Back home, Chief of Police Pete Adams is busy with the murder of Dale Springfield. And a young girl has been found dead of an overdose. He wishes Zoe was there, while she would love to have Pete helping them out in New Mexico.

I had not discovered Zoe Chambers before reading this fifth installment in the series. I didn’t have any trouble figuring out what was happening, though. The author slips in backstory without drawing attention to it, which is not an easy thing to do.

“So where are you calling home these days?”

Her current lack of a permanent address was no secret, but the change in subject startled her. “Mostly I’ve been bunking in the ambulance garage.”

“I thought you were staying with your partner and his family while he recovers.”

Earl Kolter had been shot in the line of duty two months earlier, and Zoe and her two cats had moved in, theoretically to help care for him while his wife was at work. The truth was Zoe had worn out her welcome at Rose’s house and needed a pet-friendly alternative. Earl’s family had welcomed her and her felines to crash at their place. “I was. I am. Sort of. My cats are still there until I find someplace permanent.”

“Are you so difficult of a houseguest that no one can put up with you for more than a few weeks?”

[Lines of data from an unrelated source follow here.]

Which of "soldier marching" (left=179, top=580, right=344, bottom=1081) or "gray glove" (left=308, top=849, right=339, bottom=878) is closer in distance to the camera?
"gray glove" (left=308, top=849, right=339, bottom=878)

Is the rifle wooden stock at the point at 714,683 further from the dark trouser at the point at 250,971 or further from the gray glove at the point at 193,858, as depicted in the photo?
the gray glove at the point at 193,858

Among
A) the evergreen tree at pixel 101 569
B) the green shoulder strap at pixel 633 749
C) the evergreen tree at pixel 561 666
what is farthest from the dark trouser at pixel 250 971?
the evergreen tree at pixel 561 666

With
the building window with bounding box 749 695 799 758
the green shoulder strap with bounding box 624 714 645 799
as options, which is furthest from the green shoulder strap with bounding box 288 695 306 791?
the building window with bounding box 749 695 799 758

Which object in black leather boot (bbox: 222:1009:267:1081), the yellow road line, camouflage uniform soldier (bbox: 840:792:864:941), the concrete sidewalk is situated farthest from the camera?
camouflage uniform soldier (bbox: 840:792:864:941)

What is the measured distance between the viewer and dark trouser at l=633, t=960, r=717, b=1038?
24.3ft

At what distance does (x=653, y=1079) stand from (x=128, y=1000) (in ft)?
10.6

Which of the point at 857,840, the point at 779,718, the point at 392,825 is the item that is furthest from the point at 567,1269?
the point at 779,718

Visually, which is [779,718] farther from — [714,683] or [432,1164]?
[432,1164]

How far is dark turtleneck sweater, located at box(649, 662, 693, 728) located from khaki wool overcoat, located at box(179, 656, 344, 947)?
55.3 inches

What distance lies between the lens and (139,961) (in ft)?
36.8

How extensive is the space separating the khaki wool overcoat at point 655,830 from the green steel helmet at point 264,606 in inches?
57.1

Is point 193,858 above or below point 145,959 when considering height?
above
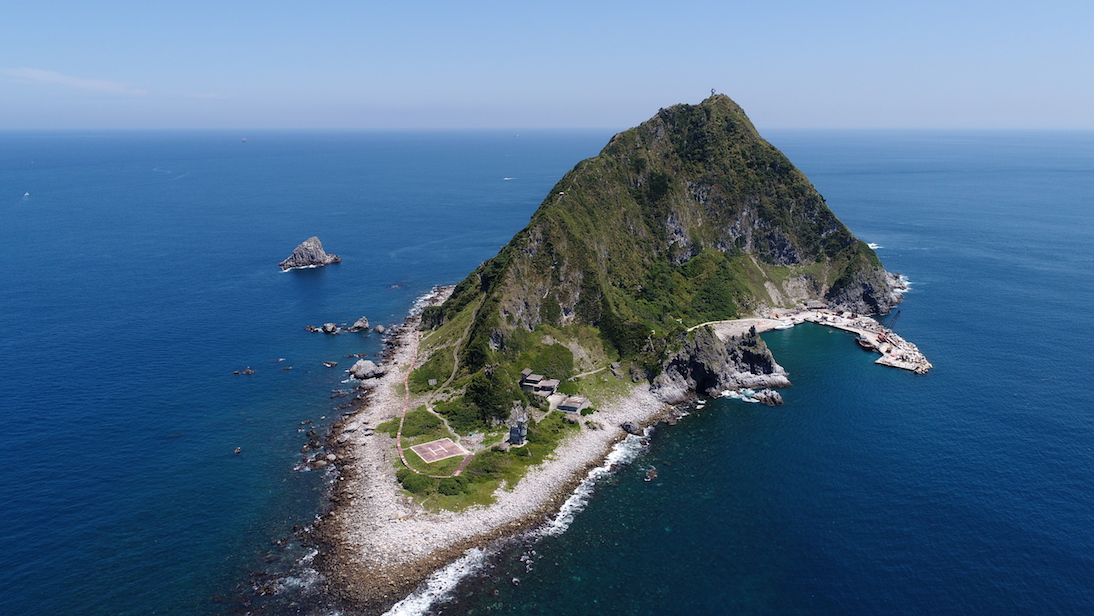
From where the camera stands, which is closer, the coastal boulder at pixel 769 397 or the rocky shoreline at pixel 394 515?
the rocky shoreline at pixel 394 515

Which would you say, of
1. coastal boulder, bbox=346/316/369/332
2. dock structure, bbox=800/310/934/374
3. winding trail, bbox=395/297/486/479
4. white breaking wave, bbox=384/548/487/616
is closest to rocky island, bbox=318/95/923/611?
winding trail, bbox=395/297/486/479

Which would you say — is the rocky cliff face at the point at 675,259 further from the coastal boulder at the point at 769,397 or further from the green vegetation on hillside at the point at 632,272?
the coastal boulder at the point at 769,397

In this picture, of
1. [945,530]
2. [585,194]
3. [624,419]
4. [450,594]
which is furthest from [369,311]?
[945,530]

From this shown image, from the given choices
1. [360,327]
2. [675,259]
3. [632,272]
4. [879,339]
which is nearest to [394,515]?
[360,327]

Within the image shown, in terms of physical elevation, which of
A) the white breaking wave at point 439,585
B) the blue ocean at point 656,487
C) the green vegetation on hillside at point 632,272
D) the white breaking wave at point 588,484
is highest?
the green vegetation on hillside at point 632,272

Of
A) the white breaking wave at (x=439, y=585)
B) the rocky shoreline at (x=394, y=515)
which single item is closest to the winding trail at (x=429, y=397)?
the rocky shoreline at (x=394, y=515)

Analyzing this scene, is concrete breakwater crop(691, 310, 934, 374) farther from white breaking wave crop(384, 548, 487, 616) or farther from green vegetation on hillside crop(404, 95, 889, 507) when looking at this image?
white breaking wave crop(384, 548, 487, 616)

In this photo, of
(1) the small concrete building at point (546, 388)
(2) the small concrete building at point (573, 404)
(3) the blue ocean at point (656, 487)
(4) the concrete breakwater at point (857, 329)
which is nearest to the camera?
(3) the blue ocean at point (656, 487)

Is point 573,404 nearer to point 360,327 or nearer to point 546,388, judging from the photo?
point 546,388
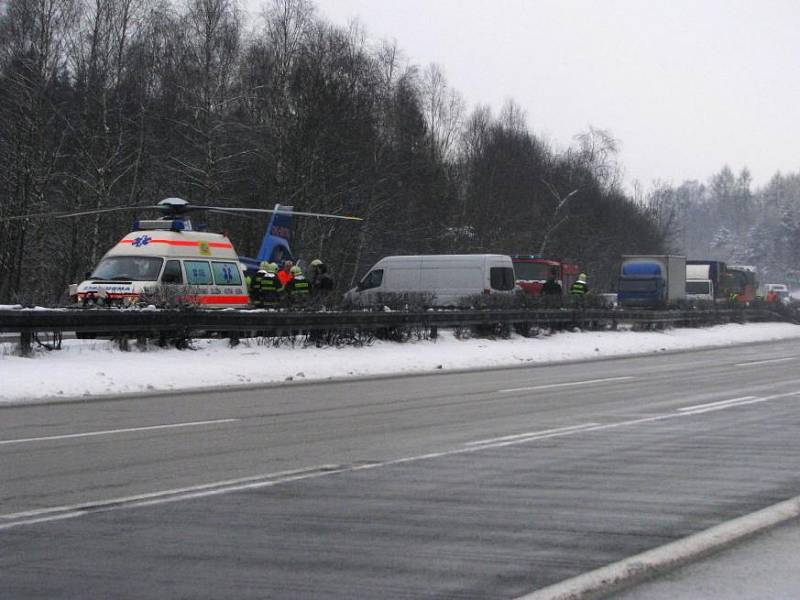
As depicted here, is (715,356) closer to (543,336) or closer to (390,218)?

I love cozies. This Agatha Award nominee includes almost all of the factors that are usually part of what makes a mystery a cozy. Small town location? Check. Protagonist who isn’t a cop or private investigator? Check. Budding romance? Check. No blatant sex? Check. Violence takes place “off screen?” Well…

No murders happen on screen, but there is definitely some violence that happens in front of the reader. Nothing gory or gratuitous, but things do turn intense in spots. I was okay with it, though, because it fit with what was happening in the story.

Drugs and addiction also play a big part in the book. Ms. Dashofy shows what can happen to addicts, their families, and friends even in a safe, rural community. Given the rapid spread of opioids and other drugs all over the country, this subplot lends a realistic, if sad, note to the story.

Add in the fracking debate taking place between environmentalists and farmers who have fallen on hard times and No Way Home is a timely look at real events. Both sides are presented clearly without Zoe, or the author, tipping her hand as to which side she agrees with. Another difficult thing to pull off. I found myself thinking about both of these issues while trying to solve the mystery along with Zoe and Pete. All I can say about that is, “Nicely done.”